The best thing about the Marvel Netflix series, to me, is that they feel immersive. New York is a character in these shows, and the location shooting REALLY adds an extra element that makes for a superior product. Also interesting to me is that at this point, each of the Marvel Netflix shows has offered a different look at the world: Daredevil was set squarely in Hell’s Kitchen, where characters like Matt choose to be there to help those in need. Jessica Jones could exist in a higher-class world with friends like Trish, but seems to be more comfortable in the down-and-dirty. Luke Cage takes place in the seedier parts of Harlem. And then there’s this, where on the onset, Danny seems to want to reclaim his old life or a connection to the life he once had, but is still accepting of his situations. Each of the Marvel Netflix characters is informed by their past as to how they act in the present; Danny Rand, in his heart, still has his younger self within, and also, it seems, an inner goodness.
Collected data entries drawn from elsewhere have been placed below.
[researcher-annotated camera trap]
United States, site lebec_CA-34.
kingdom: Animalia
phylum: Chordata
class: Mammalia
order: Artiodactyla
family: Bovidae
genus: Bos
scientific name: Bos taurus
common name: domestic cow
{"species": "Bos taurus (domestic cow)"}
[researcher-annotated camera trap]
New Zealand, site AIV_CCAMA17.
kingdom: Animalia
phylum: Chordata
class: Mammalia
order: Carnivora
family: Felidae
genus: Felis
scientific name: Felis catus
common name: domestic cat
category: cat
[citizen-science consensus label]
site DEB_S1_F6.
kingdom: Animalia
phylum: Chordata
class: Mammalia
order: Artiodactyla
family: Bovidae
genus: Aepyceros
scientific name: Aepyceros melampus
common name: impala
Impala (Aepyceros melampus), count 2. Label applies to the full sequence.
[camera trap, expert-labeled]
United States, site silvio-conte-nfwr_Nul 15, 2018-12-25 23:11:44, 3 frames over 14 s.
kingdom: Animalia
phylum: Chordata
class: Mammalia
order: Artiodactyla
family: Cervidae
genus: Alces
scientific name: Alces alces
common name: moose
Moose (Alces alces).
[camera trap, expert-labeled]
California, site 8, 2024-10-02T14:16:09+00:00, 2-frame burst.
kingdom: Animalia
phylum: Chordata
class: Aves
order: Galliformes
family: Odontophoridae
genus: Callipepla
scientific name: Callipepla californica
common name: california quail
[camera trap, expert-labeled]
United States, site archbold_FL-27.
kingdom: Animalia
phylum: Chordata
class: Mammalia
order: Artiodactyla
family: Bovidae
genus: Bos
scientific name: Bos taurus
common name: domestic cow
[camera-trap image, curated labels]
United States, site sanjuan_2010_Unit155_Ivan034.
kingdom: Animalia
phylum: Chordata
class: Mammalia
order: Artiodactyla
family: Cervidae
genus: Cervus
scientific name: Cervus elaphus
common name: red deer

Some, like Jessica Henwick‘s Colleen Wing and Jessica Stroup’s Joy Meachum, might see some of that. But damn, does Ward Meachum (Tom Pelphrey) deserve an iron fist to the mouth, though I have a feeling even he has some layers that will grow throughout the first season.
(Also, can I just say that I’m really looking forward to seeing the character dynamics when Danny Rand and Luke Cage first meet, and I totally would watch a show with Colleen Wing and Misty Knight?)
The other thing that impressed me about Iron Fist, beyond the cast and the setting, is that all of the characters seem to have layers. Bad guys aren’t just bad; they have reasons for being how they are. People question themselves and their decisions. Uneasy alliances might form. And best of all, as I said up above, I can’t wait to see how Danny interacts with the other Defenders that Marvel has introduced. As acclaimed as Marvel’s movies are, I think there’s something to be said for meeting characters and worlds that can breathe, and Iron Fist certainly does that, as the other series have. Some of the other Marvel-Netflix series have gotten criticism for padding to get to 13 episodes; as I have not seen the entire season of Marvel’s Iron Fist, I cannot speak to that. I will say we don’t see the power of the Iron Fist immediately, but once we do, it’s a big moment that will make you yell at your computer/TV/whatever it is you watch Netflix on. Iron Fist has a few of those “wins,” by the way, where you just are rooting for it. The stunts are as you’d expect if you enjoyed past Marvel and Netflix productions like Daredevil.
Finally, I know there was some controversy over casting a white man to play Danny Rand, which was always a bit absurd to me as Iron Fist was always a white man in the comic books. While I have no problem with updating characters for modern times and having diversity in casting — just ask Johnny Storm, Iris West, or Josie of the Pussycats — I feel like part of what makes Iron Fist stand out is that he *is* a white guy, trained in that culture, which I think is unexpected for most, including Colleen when they first meet. There is plenty of room for diversity in Iron Fist, but I don’t think “making Iron Fist Asian-American” was really the thing that was needed to do, and I believe once the show is seen by the masses, it will make more sense.
Marvel’s Iron Fist is executive produced by Scott Buck who manages to make a better Iron Fist show than I could have ever dreamed of. I think that’s the best part of this “world” and good TV in general; if it’s better than you envisioned, it’s a success. Buck is going to be running Marvel’s Inhumans later this year, and if the quality matches, it’s in good hands. Marvel’s Head of Television Jeph Loeb is also an EP and I can definitely sense his guidance and strong influence in these series, also seeing some people he’s worked with successfully in the past in the credits. Assembling the perfect set of Defenders had to be a challenge, but Loeb and his team have seemed to knock it out of the park 4 times out of 4 so far (5 out of 5 if you count both seasons of Daredevil).
Like Marvel’s Daredevil, Jessica Jones, and Luke Cage before it, thirteen episodes of Marvel’s Iron Fist will all drop at the same time — in this case, it will be released globally on March 17. And, yes, like the other Marvel Netflix shows, it has very well designed opening titles and a great score to set the mood.
Note: After browsing the Internet and seeing some not-so-nice Tweets, I see Iron Fist hasn’t been as warmly received by all critics. I still stand by this review; I liked it a lot. If I like something, I’m going to praise it. No apologies.)